Start of RECORDS PROVIDED
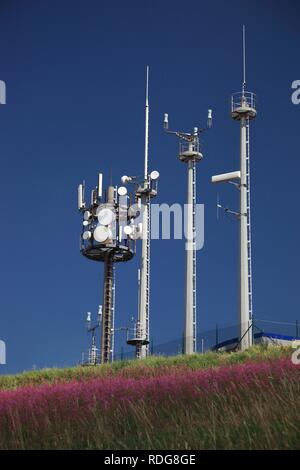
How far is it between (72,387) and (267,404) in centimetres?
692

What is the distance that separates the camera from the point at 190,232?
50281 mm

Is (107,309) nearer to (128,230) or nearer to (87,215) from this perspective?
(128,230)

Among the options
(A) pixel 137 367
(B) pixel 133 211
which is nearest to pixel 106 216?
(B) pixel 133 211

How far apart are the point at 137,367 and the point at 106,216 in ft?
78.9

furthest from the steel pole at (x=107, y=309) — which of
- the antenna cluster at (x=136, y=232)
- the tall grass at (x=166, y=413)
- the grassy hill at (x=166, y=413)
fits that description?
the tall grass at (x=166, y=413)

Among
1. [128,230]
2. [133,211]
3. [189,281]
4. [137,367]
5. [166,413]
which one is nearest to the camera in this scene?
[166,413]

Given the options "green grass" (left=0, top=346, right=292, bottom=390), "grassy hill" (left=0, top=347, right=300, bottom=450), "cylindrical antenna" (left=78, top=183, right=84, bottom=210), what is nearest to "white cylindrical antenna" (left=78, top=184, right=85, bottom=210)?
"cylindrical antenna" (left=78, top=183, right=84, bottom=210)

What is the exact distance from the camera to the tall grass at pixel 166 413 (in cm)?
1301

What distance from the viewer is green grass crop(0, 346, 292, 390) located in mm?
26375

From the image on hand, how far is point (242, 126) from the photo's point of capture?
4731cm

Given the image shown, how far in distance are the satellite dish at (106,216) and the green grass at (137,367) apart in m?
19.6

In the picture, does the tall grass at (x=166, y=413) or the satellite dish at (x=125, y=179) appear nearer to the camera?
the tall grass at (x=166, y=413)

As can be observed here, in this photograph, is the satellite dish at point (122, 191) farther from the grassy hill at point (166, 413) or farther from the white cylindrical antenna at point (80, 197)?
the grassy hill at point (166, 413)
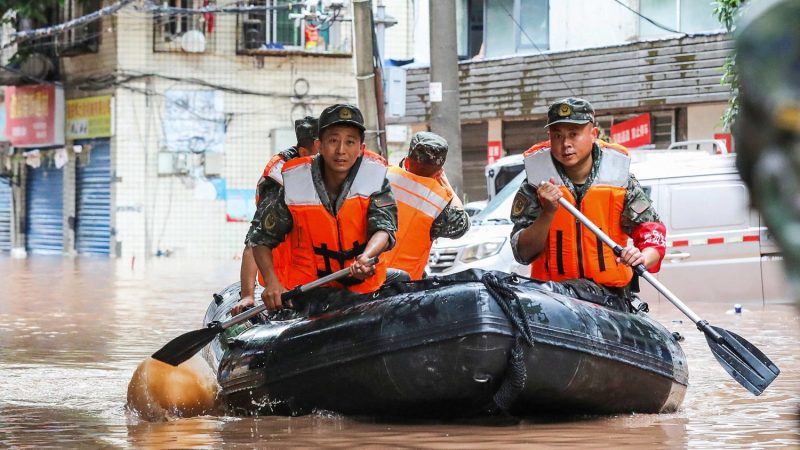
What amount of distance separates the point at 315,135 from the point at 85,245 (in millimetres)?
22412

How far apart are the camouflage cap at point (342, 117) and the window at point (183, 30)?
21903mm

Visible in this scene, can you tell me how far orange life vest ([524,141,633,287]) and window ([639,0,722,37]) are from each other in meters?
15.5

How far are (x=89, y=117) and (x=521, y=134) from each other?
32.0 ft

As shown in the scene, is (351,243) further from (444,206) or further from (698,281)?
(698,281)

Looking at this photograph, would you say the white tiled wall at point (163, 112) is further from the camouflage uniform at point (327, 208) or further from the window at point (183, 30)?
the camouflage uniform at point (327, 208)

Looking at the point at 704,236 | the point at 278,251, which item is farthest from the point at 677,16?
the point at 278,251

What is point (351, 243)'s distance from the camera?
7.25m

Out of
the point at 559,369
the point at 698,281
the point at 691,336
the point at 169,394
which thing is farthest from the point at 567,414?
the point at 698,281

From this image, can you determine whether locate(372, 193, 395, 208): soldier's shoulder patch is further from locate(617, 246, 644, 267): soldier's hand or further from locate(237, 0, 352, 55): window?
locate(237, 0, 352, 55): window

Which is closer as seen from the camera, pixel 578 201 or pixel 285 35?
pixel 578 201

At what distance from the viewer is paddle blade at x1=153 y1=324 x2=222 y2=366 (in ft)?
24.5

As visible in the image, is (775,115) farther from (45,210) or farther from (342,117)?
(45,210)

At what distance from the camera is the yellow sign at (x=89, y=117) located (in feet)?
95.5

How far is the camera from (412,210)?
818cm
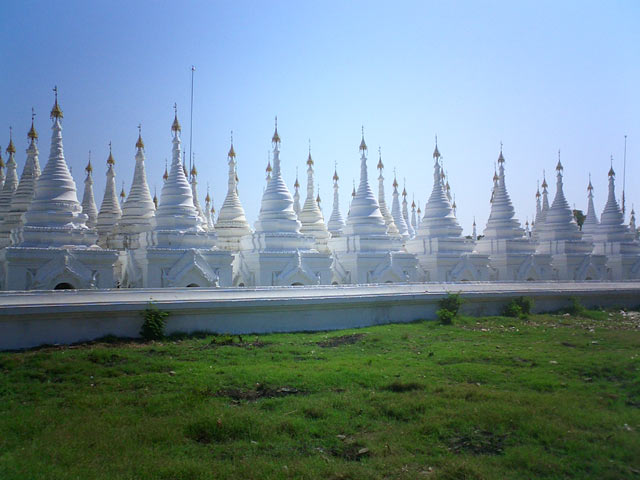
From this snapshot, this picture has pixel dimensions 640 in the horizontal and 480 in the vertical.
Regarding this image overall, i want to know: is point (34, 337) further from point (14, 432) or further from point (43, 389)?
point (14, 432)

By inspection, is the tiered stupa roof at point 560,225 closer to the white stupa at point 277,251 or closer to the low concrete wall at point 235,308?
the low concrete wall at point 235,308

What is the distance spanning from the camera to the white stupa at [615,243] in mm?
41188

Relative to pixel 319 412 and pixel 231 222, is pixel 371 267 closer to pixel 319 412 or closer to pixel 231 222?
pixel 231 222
End of RECORDS PROVIDED
▶ **TO DO**: Rewrite the entries as a Markdown table with the columns "Row" and "Line", giving each line its own numbered row. Start at the line containing "As visible in" and go through the end of the entries, leaving out blank lines and pictures.

▶ **SOLVED PROBLEM**:
| Row | Line |
|---|---|
| 1 | As visible in the image, is (775,115) farther from (45,210) or farther from (342,117)? |
| 2 | (45,210) |
| 3 | At what distance from the camera is the yellow sign at (x=89, y=117) located (in feet)? |
| 4 | 95.5 |
| 5 | How far is the camera from (412,210)? |
| 6 | 818cm |
| 7 | From this snapshot, this picture has pixel dimensions 640 in the horizontal and 480 in the vertical. |
| 8 | Regarding this image overall, i want to know: is point (34, 337) further from point (14, 432) or further from point (43, 389)? |
| 9 | point (14, 432) |
| 10 | By inspection, is the tiered stupa roof at point 560,225 closer to the white stupa at point 277,251 or closer to the low concrete wall at point 235,308? |
| 11 | the low concrete wall at point 235,308 |
| 12 | What is the distance spanning from the camera to the white stupa at [615,243] in mm? |
| 13 | 41188 |
| 14 | Relative to pixel 319 412 and pixel 231 222, is pixel 371 267 closer to pixel 319 412 or closer to pixel 231 222? |
| 15 | pixel 231 222 |